**Фрагмент текста:**
——

Второй фронт. Антигитлеровская коалиция: конфликт интересов — страница 73 из 106

[672].

Чтобы утвердиться в военных концепциях, сконцентрировать силы США на главном, президент должен был сначала сам нащупать четкую политическую платформу и закрепиться на ней, сформулировать для себя идейное и политическое кредо, которому предназначалось стать стержнем практических акций. Тот факт, что Рузвельт созрел для самоопределения именно в конце 1942 – начале 1943 года, нельзя отстыковать от перемен на Восточном фронте и размежевать с неясными для президента намерениями Сталина. Не решил ли советский диктатор в одиночку конзумировать плоды своих успехов, не поэтому ли он не принял протянутую Вашингтоном руку?

С учетом позиции Черчилля президент не заблуждался: шансов на открытие второго фронта в 1943 году никаких. Американский руководитель мог представить себе реакцию Москвы на очередное вероломство демократий, особенно если Гитлер соберет силы для еще одного крупного наступления на Восточном фронте. А если государство не исключает для себя сделок с противником «в зависимости от обстоятельств», оно, как правило, переносит свою мораль на партнеров.

Лондон и Вашингтон не однажды прикидывали в 1941 году, затем летом-осенью 1942 года, не станет ли советское руководство в отсутствие взаимодействия с западными державами искать модус вивенди с Германией? С июня по октябрь 1941 года о спасении через видимость замирения с агрессором советский диктатор должен был думать. По некоторым данным, в первые недели нацистского нашествия Сталин взвешивал возможность расширенного издания Брестского договора 1918 года. Он как будто поручил Берии вступить в контакт на сей предмет с послом Шуленбургом (посол и персонал посольства Германии к этому времени еще не покинули территории СССР) и продублировать зондаж по специальным каналам. Кое-какие следы этого есть, доказательств пока не обнаружено. Поражение вермахта зимой 1941/42 года поменяло Сталина и Гитлера местами. Теперь Берлину надлежало искать способ оформления нового баланса.

А что делать после Сталинграда? На Темзе и Потомаке были не на шутку обеспокоены, как бы немцы не ударились в панику, не выразили готовность сникнуть перед Советским Союзом. Хуже всего, с точки зрения Запада, если бы вермахт сдался на милость Красной армии.

——

**Данные:**
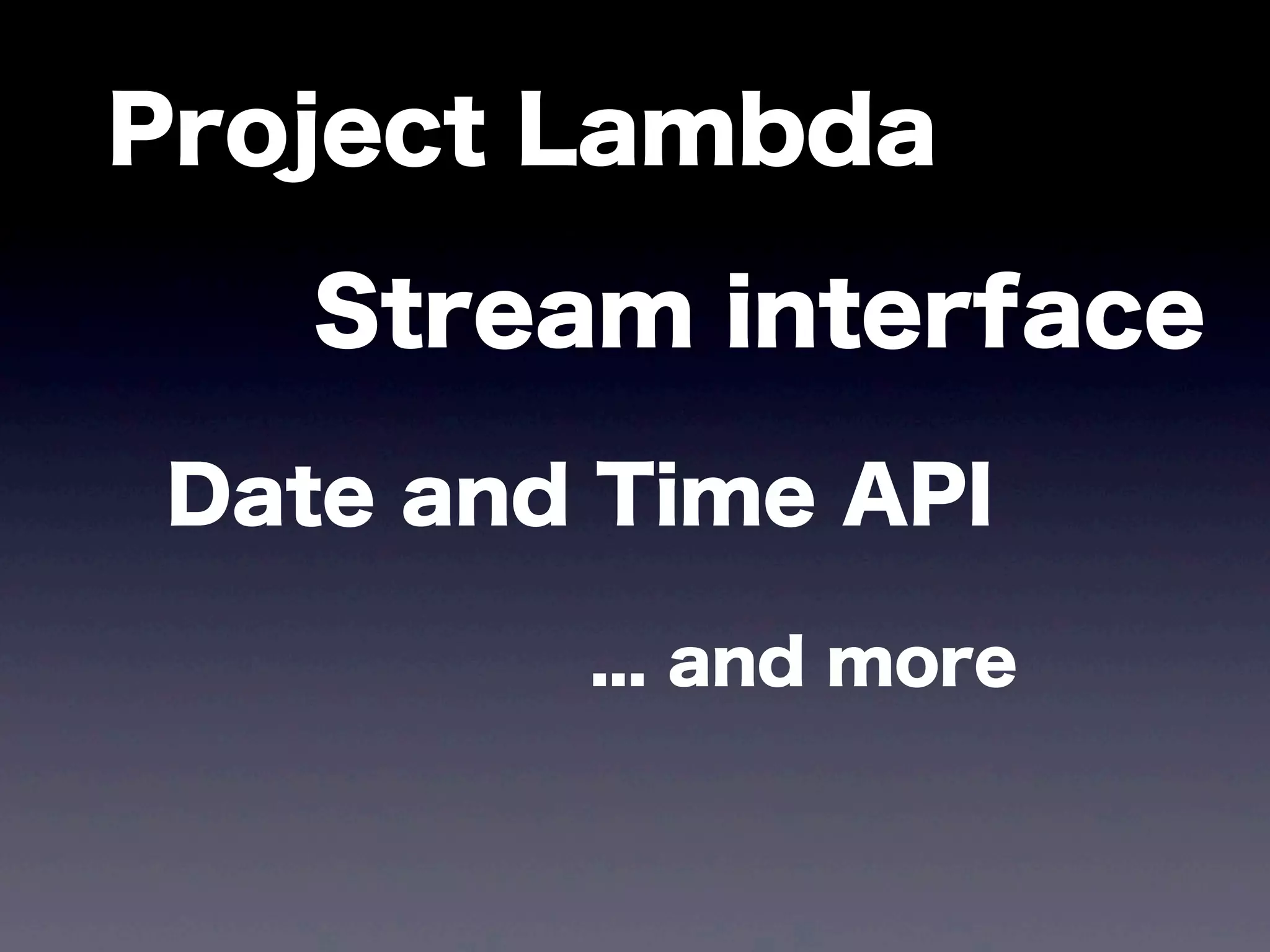 Project Lambda

Stream interface

Date and Time API

... and more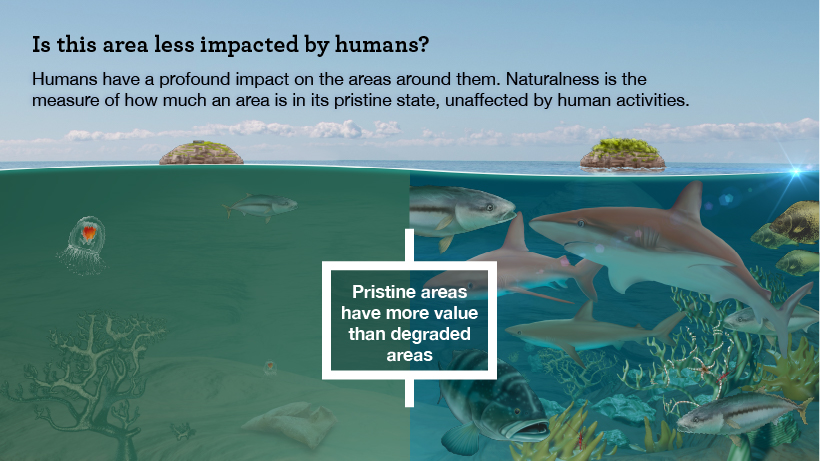 Is this area less impacted by humans?

Humans have a profound impact on the areas around them. Naturalness is the measure of how much an area is in its pristine state, unaffected by human activities.

Pristine areas have more value than degraded areas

——

**Задание 1:**
Ответьте по фрагменту текста:
(a) Когда Рузвельт созрел для самоопределения?
(b) Кому Сталин, по некоторым данным, поручил вступить в контакт с послом Шуленбургом?
(c) Что поменяло Сталина и Гитлера местами?
**Задание 2:**
Определите, согласуется ли с фрагментом текста каждое утверждение:
(a) Президент рассчитывал на открытие второго фронта в 1943 году.
(b) Доказательства зондажа через Шуленбурга уже найдены.
(c) В первые недели нашествия посол Германии ещё оставался на территории СССР.
**Задание 3:** Выведите без изменений часть фрагмента текста: начните там, где стоят слова «Чтобы утвердиться в», и остановитесь после слов «протянутую Вашингтоном руку?».
Список представляет собой самостоятельный материал.

**Решение 1:**
(a) В конце 1942 – начале 1943 года.
(b) Берии.
(c) Поражение вермахта зимой 1941/42 года.

**Решение 2:**
(a) Нет: «шансов на открытие второго фронта в 1943 году никаких».
(b) Нет: «Кое-какие следы этого есть, доказательств пока не обнаружено».
(c) Да: «посол и персонал посольства Германии к этому времени еще не покинули территории СССР».

**Решение 3:**
Чтобы утвердиться в военных концепциях, сконцентрировать силы США на главном, президент должен был сначала сам нащупать четкую политическую платформу и закрепиться на ней, сформулировать для себя идейное и политическое кредо, которому предназначалось стать стержнем практических акций. Тот факт, что Рузвельт созрел для самоопределения именно в конце 1942 – начале 1943 года, нельзя отстыковать от перемен на Восточном фронте и размежевать с неясными для президента намерениями Сталина. Не решил ли советский диктатор в одиночку конзумировать плоды своих успехов, не поэтому ли он не принял протянутую Вашингтоном руку?